++++ Data provided ++++
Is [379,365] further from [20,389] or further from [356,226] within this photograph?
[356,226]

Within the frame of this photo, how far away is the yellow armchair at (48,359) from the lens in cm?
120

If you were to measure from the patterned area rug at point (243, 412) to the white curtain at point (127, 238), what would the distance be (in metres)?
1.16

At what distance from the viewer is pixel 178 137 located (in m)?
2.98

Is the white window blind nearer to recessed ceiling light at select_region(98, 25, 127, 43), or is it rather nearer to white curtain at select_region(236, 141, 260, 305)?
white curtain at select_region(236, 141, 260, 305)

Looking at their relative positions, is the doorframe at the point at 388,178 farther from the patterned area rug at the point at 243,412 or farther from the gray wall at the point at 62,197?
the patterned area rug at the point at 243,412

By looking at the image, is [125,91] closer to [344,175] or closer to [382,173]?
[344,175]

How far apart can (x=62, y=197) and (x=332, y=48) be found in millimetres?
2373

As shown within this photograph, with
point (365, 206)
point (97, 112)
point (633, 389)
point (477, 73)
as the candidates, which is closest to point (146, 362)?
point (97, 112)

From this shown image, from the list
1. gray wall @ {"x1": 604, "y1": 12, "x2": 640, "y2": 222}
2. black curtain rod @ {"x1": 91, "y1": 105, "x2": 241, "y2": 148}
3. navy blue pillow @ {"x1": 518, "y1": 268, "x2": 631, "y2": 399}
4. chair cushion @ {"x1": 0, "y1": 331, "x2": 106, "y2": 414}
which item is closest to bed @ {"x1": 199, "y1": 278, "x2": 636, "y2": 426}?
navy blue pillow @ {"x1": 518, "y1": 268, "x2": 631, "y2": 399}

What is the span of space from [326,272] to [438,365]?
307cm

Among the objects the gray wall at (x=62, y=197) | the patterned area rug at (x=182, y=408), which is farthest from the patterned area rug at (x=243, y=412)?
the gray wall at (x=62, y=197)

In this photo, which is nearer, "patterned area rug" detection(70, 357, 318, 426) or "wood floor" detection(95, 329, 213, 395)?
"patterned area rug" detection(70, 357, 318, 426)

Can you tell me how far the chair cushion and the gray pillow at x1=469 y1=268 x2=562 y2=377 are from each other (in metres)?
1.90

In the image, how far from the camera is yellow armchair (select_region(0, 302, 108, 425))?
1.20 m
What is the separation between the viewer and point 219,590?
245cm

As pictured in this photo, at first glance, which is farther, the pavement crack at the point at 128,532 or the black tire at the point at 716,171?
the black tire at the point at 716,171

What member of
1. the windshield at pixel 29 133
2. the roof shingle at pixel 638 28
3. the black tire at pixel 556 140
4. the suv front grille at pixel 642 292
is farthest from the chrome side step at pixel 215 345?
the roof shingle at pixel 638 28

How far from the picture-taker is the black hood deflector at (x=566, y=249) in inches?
++++
Starting at the line that contains "In this photo, which", quote each remaining line of the entries above, unchanged.

In this photo, which is nearer, "patterned area rug" detection(70, 357, 318, 426) or "wood floor" detection(95, 329, 213, 395)?
"patterned area rug" detection(70, 357, 318, 426)

Can you tell me how far the chair cushion and the gray pillow at x1=469 y1=268 x2=562 y2=377 are from each other (in metres)?
1.90

In the image, how far from the camera is yellow armchair (select_region(0, 302, 108, 425))?
1.20 m
What is the separation between the viewer and point 219,590?
245cm

As pictured in this photo, at first glance, which is farther, the pavement crack at the point at 128,532 or the black tire at the point at 716,171?
the black tire at the point at 716,171

What member of
1. the windshield at pixel 29 133
2. the roof shingle at pixel 638 28
3. the black tire at pixel 556 140
4. the suv front grille at pixel 642 292
is farthest from the chrome side step at pixel 215 345?
the roof shingle at pixel 638 28

How far from the picture-taker is the black hood deflector at (x=566, y=249) in inches?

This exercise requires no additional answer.